Green Peppercorn Steak with Rocket Salad

Whether you’re looking for a hearty main course or salad option this flavourful arugula salad with tender steak and a zesty green peppercorn sauce is a great dining experience.

  • Preparation time: 15 minutes
  • Cooking time: 20 minutes
  • Total time: 35 minutes
  • serves 2
  • 2 x 8 oz beef steaks (ribeye, sirloin, or fillet)
  • 5 oz rocket leaves (plus any veggies you may have left to use in your fridge, red onion, tomato, herbs etc)
  • 100g shaved parmesan
  • 1 tbsp olive oil
  • 1 tbsp balsamic vinegar
  • Almond flakes (or pine nuts)
  • 2 tbsp squeezed lemon
  • Salt and black pepper to taste

For the Green Peppercorn Sauce:

  • 1 tablespoon olive oil
  • 1 shallot, finely chopped
  • 2 cloves garlic, minced
  • 30g Greenfields green peppercorns
  • 240ml beef or vegetable stock
  • 100ml heavy cream
  • 1 tablespoon Dijon mustard
  • Salt to taste

For the Steak:

  • Remove the steaks from the refrigerator and let them sit at room temperature for about 15 minutes before cooking.
  • Preheat your grill or a heavy skillet over medium-high heat.
  • Season the steaks generously with salt and black pepper.
  • Drizzle olive oil over the steaks and rub it evenly on both sides.
  • Cook the steaks on the preheated grill or pan for about 3-4 minutes per side, or until your desired level of doneness (medium-rare, medium, or well-done). Transfer the cooked steaks to a plate and let them rest for a few minutes.

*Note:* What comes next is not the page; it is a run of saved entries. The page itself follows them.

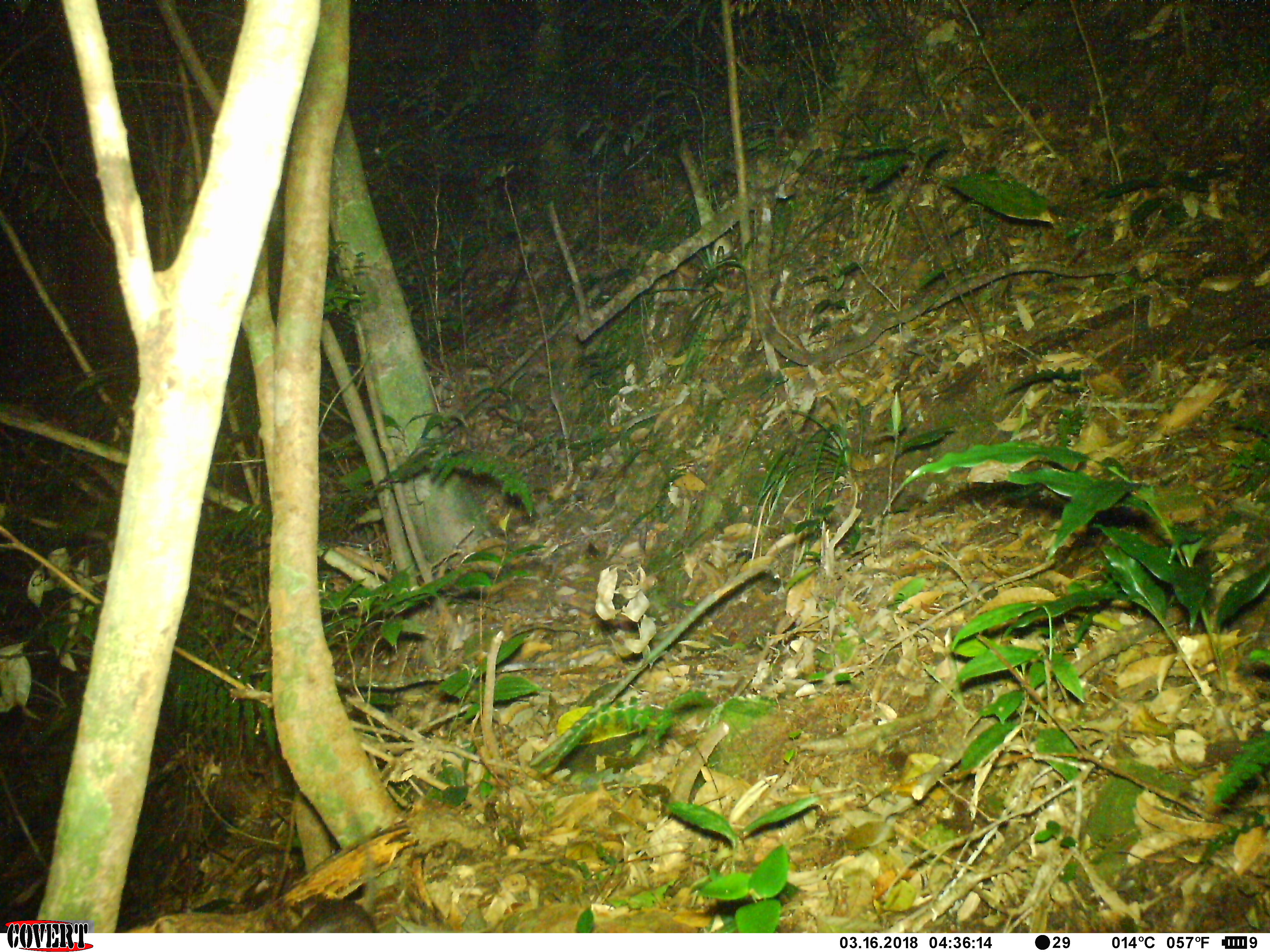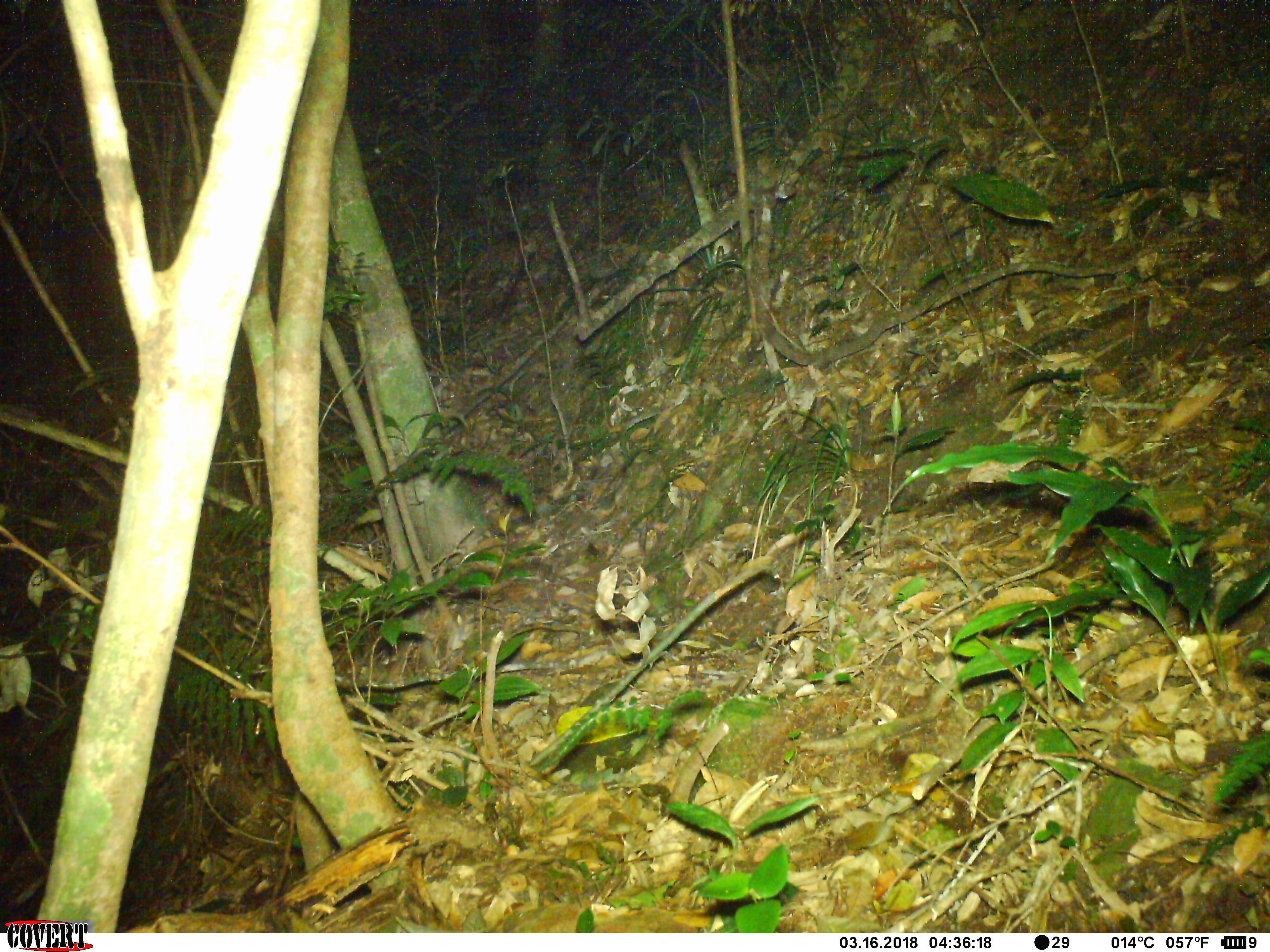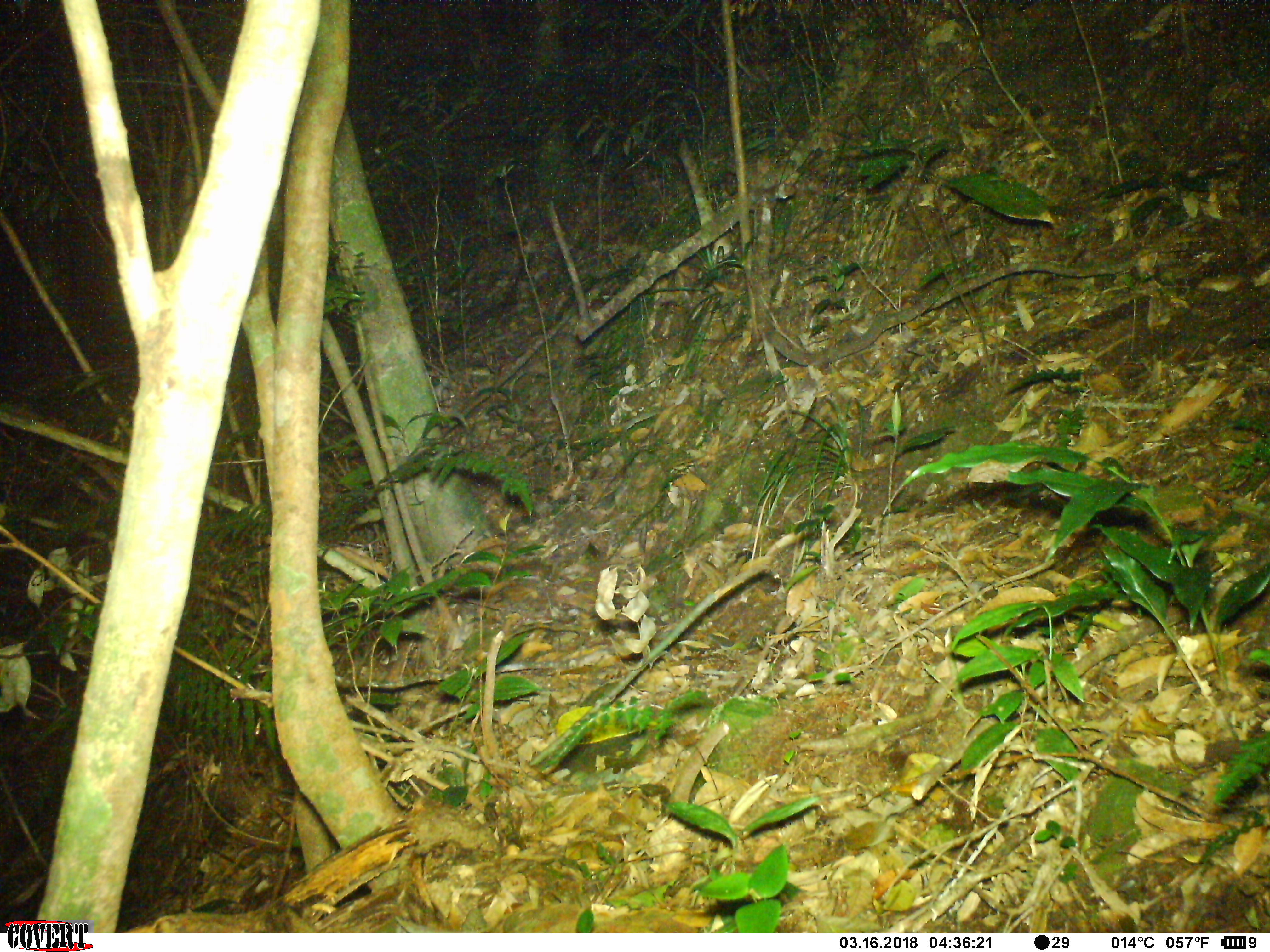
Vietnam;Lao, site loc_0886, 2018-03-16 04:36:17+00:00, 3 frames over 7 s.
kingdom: Animalia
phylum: Chordata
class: Mammalia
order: Rodentia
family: Muridae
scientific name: Muridae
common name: old-world mice and rats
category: unidentified murid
Unidentified murid (old-world mice and rats) (Muridae). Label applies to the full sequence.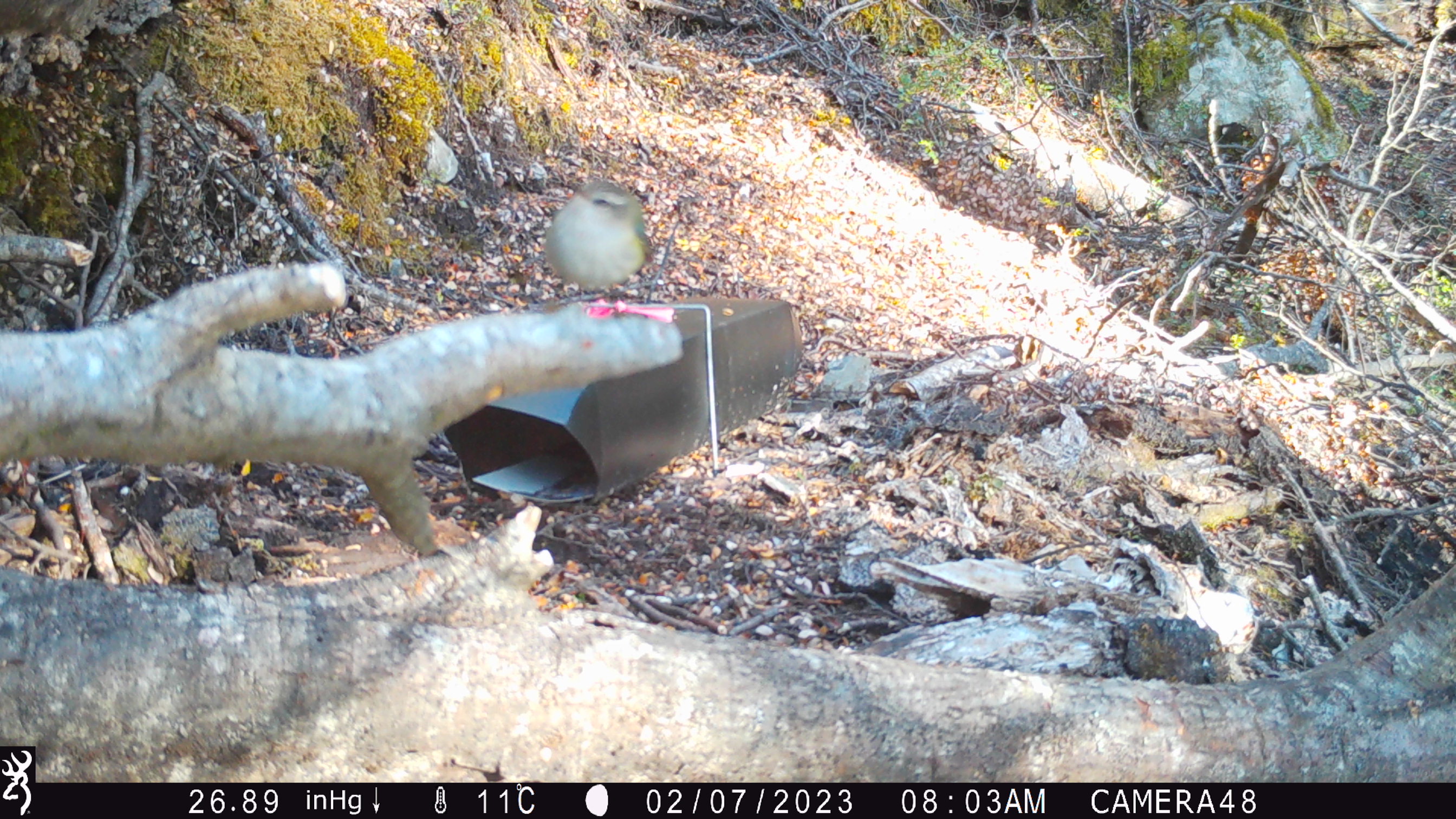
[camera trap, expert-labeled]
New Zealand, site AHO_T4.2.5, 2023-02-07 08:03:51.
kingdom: Animalia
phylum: Chordata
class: Aves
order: Passeriformes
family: Acanthisittidae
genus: Acanthisitta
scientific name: Acanthisitta chloris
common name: rifleman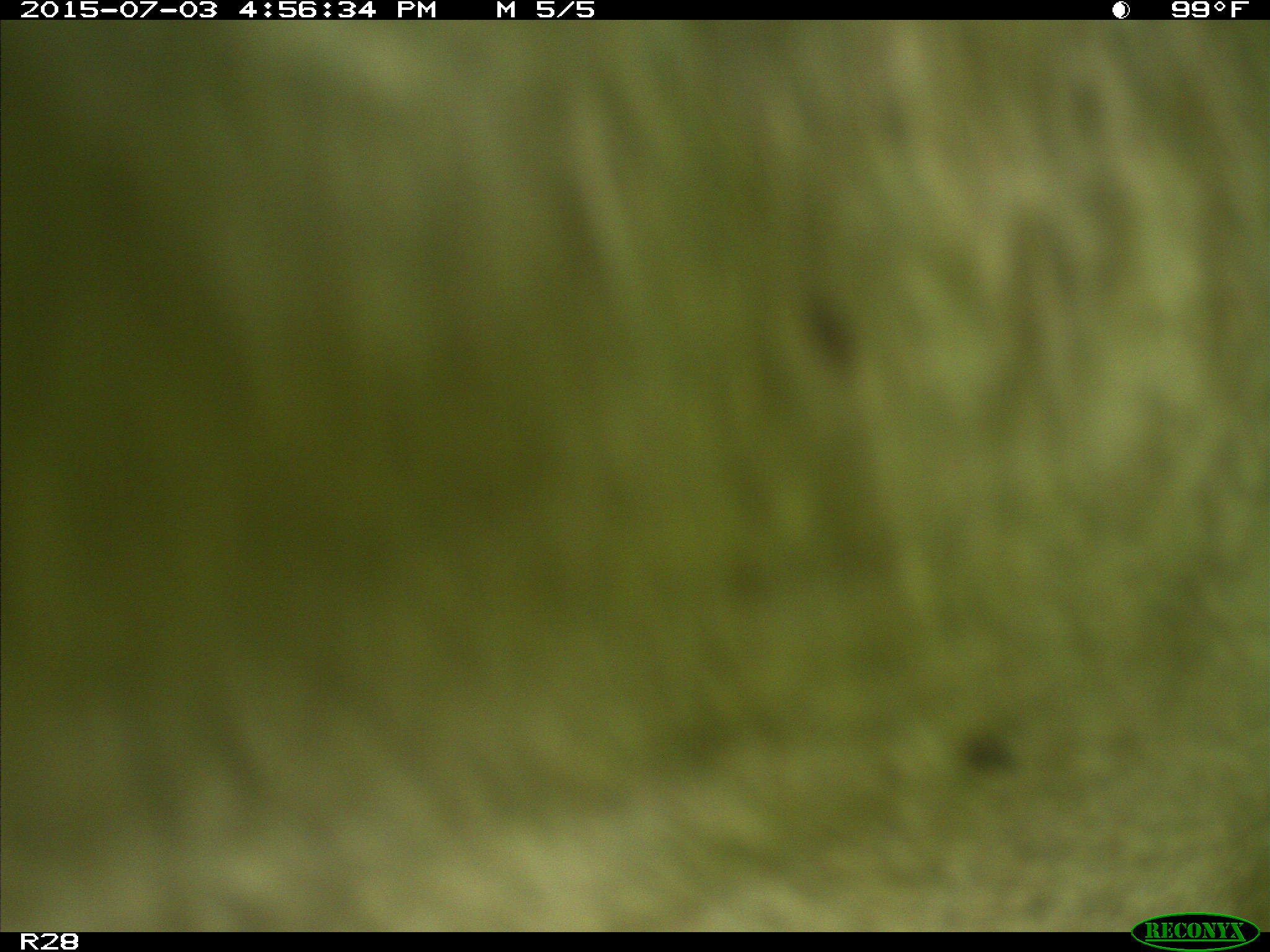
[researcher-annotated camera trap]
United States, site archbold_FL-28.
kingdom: Animalia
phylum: Chordata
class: Mammalia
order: Artiodactyla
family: Bovidae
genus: Bos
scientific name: Bos taurus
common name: domestic cow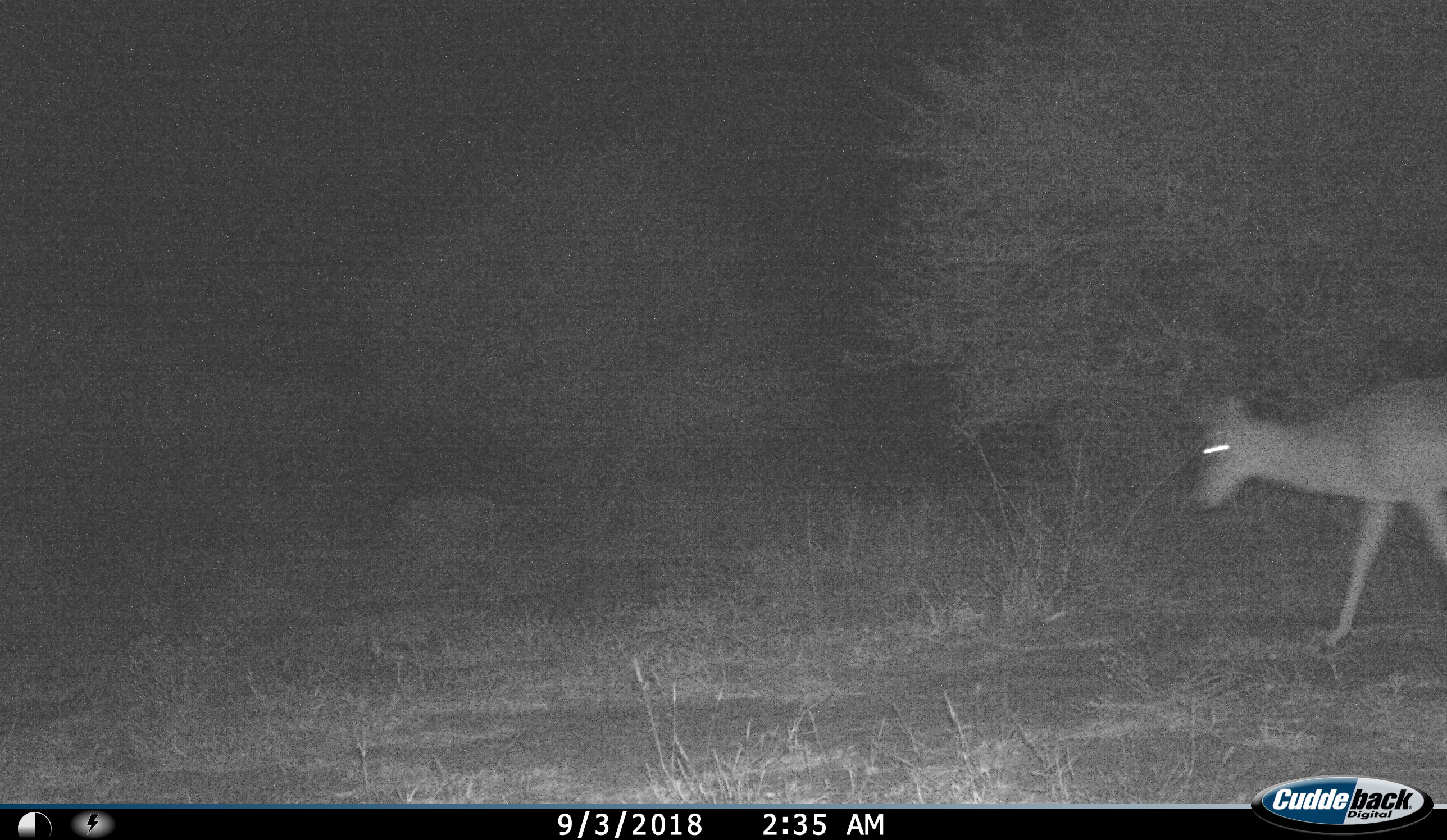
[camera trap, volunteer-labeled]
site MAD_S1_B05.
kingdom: Animalia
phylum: Chordata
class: Mammalia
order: Artiodactyla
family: Bovidae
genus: Aepyceros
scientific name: Aepyceros melampus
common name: impala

For the Green Peppercorn Sauce:

  • In a saucepan, heat the olive oil over medium heat.
  • Add the chopped shallot and minced garlic, and sauté for 2-3 minutes until they become translucent.
  • Stir in the green peppercorns and cook for another minute.
  • Pour in the beef or vegetable broth and let it simmer for 5 minutes to reduce slightly.
  • Lower the heat and add the heavy cream and Dijon mustard. Stir well and let the sauce simmer for an additional 2-3 minutes until it thickens slightly.
  • Season the sauce with salt to taste.

For the Salad:

  • In a large salad bowl, combine the rocket and any additional veggies you have in a bowl.
  • In a small bowl or large measuring cup, whisk together the dressing ingredients: lemon juice, balsamic vinegar, olive oil, and salt.
  • Drizzle enough over the rocket to moisten it, then toss to combine.
  • Sprinkle shaved parmesan and almond flakes – or any desired nuts or herbs over the top. Serve immediately with a drizzle of extra dressing as desired.

Plating:

  • Divide the salad among individual plates or a large serving platter.
  • Place the cooked steak on top of the salad.
  • Pour the warm green peppercorn sauce over the steak
  • Serve immediately

Pairs beautifully with crusty bread or a side of roasted or hasselback potatoes, or for an extra treat – triple cooked chips!